Eso se extendería en sus otros libros. Con los años, mi copia de La Dalia Negra se destruyó mientras mis amigos y yo completábamos la colección de novelas del “cuarteto de los Ángeles”. Ahí, en libros como Los Ángeles Confidencial o Jazz blanco leímos cómo lentamente Ellroy describía a un Hollywood más cercano al cinismo perverso de Kenneth Anger que a las luces felices de los oropeles de la industria del cine, todos obsesionados con Dudley Smith, el policía corrupto desde el cual se disparaban los círculos infernales y concéntricos de aquellas historias de policías rotos en formas inimaginables. Por supuesto, a esas alturas ya sabíamos cosas del autor, fragmentos de esa mitología que explotaría con voluntad de escritor maldito los años siguientes: que su madre había sido asesinada en un caso jamás resuelto; que Ellroy alguna vez fue un indigente y que luego trabajó en un campo de golf; que a pesar de parecer reaccionario llenaba sus libros de citas de poesía feminista; que sus monstruos eran tan nítidos y reales que la novela negra le estaba quedando chica. Sabíamos que sus intenciones eran otras: reescribir la historia de Estados Unidos –y la caída del Camelot de los Kennedy– desde el punto de vista de sus monstruos. Anotaba Ellroy en América (1995): “Es hora de descubrir a los hombres malvados de entonces y de averiguar el precio que pagaron para definir su época entre bastidores, en secreto”.
MÁS QUE UNA NOVELA NEGRA
Cuando en 1996 Ellroy publicó Mis rincones oscuros todo cambió, se volvió más complejo, aunque el libro circulase en español un par de años después. Mis rincones oscuros no era una novela sino una autobiografía que describía cómo él, un escritor de policiales, contrataba a un detective para aclarar la muerte de su madre. En el libro, sus recuerdos personales se combinaban con la investigación. Ninguno de los dos caminos llegaba a lugar alguno. El libro existía en la paradoja de que su autor se perdía en la resolución del crimen, se hundía por más que fuese “capaz de bailar la conga mientras el abismo le devuelve la mirada”, como bien anotó un Roberto Bolaño cuyo 2666 le debe harto a la prosa forense de ese libro.

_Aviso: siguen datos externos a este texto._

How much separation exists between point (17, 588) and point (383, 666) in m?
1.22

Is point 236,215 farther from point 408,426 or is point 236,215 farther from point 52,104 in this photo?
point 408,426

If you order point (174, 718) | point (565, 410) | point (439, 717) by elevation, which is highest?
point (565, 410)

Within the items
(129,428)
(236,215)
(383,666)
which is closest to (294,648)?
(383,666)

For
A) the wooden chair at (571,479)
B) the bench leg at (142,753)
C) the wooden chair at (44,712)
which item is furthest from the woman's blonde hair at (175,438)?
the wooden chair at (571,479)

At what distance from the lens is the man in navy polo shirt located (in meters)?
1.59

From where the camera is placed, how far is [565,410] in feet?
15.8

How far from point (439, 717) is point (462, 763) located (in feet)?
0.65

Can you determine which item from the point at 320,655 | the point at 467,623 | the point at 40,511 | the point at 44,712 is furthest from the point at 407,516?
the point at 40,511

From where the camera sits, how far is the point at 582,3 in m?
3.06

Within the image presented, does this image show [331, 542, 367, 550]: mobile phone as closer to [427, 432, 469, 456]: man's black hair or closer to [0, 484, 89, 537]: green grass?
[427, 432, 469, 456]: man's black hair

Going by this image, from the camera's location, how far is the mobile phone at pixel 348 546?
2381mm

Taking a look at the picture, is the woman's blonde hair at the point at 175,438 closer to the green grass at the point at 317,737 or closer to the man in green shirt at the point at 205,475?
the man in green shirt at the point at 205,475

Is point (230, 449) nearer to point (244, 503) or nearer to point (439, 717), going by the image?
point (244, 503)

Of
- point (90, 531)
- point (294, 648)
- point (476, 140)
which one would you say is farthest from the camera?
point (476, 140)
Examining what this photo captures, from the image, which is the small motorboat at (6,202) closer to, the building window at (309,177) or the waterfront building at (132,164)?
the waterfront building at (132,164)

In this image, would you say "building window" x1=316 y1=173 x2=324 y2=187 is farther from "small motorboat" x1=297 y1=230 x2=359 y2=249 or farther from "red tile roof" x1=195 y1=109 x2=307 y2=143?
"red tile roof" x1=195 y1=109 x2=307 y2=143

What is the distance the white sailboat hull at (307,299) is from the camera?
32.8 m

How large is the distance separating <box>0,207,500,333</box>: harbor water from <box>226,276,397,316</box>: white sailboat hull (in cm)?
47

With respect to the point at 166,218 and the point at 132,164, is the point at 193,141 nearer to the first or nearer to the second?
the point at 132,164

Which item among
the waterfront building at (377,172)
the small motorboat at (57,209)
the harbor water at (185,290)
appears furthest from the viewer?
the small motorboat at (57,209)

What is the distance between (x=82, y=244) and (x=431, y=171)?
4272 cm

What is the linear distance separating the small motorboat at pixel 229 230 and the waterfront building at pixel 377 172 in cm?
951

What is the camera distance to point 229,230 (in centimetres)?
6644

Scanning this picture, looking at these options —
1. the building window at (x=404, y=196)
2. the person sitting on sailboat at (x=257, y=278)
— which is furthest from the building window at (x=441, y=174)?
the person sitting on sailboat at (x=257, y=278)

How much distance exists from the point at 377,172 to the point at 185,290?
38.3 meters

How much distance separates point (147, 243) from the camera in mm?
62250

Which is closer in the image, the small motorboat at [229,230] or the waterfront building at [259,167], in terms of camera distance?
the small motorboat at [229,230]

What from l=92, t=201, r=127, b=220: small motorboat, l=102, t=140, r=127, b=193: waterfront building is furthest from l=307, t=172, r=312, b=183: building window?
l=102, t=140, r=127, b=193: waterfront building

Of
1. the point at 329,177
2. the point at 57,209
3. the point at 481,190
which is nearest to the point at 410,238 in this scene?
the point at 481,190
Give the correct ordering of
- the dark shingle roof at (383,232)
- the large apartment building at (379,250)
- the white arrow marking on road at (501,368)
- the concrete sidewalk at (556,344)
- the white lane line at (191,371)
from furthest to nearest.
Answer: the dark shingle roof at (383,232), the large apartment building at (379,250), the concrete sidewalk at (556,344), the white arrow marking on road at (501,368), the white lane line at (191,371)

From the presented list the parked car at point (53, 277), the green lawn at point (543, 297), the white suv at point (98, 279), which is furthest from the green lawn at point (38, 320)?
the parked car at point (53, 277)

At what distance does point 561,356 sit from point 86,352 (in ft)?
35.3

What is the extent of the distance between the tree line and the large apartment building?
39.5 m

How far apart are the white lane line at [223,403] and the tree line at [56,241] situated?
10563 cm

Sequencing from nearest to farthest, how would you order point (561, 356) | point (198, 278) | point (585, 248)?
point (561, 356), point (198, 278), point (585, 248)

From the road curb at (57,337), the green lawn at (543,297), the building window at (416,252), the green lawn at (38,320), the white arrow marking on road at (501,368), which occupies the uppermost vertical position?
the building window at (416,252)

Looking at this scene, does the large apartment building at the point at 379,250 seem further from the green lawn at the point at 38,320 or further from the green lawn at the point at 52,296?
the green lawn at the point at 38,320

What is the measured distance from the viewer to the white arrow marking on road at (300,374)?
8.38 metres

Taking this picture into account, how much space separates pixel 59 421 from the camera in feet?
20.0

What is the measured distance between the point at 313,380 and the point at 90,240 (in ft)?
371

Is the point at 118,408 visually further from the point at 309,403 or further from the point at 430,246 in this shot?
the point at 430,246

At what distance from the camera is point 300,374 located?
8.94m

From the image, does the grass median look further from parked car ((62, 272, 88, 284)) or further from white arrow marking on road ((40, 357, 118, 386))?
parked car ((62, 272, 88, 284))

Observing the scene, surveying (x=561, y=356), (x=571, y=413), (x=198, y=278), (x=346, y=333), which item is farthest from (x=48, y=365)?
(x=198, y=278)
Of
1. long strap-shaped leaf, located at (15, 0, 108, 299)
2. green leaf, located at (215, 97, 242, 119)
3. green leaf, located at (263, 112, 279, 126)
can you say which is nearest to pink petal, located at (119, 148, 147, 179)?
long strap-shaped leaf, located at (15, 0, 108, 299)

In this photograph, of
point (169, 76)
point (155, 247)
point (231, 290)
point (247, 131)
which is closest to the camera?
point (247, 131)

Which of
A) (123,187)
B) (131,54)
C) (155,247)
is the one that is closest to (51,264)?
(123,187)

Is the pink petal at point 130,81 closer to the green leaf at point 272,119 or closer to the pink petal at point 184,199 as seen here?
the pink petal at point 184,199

A esas alturas, Ellroy ya era un rockstar, ya era el demon dog de las letras norteamericanas. Los que lo seguíamos hace tiempo estábamos felices de que el secreto se hubiese hecho público. Él había crecido y nosotros con él. Por supuesto, amamos la adaptación al cine que Curtis Hanson hizo de Los Ángeles Confidencial y odiamos esa mugre que hizo De Palma con La Dalia Negra. Mientras, seguimos los novelones donde completaba esa historia de América, en el gesto gigantesco cercano a la ambición brutal de Norman Mailer, y que encontraba hijos perdidos en autores que avanzaban por los caminos que había trazado, como David Peace (con su Red riding quartet y sus novelas sobre un Tokio arrasado) y, ahora último, Nic Pizzolatto (Galveston, True Detective).
Por lo mismo, la llegada de Perfidia es un acontecimiento. Perfidia es la vuelta de Ellroy a Los Ángeles y a sus viejos personajes predilectos: Bleichert, Lee Blanchard y Kay Lake, de La Dalia Negra, y al viejo y retorcido Dudley Smith, el policía irlandés que es la sombra negra que incendiaba sus viejas novelas. También es el regreso a Los Ángeles, a la década del cuarenta, a la política y a los crímenes seriales, en este caso enmarcados por el asesinato de una familia japonesa, el bombardeo a Pearl Harbor y la persecución de comunistas en Hollywood. Pero Perfidia es más que una precuela de sus libros de los noventa; es también el hilo que amarra el resto de su obra como si fuese un solo gran relato, un tapiz gigantesco que describe el funcionamiento trizado de la sociedad donde él nació, pero también donde vivió y murió su madre.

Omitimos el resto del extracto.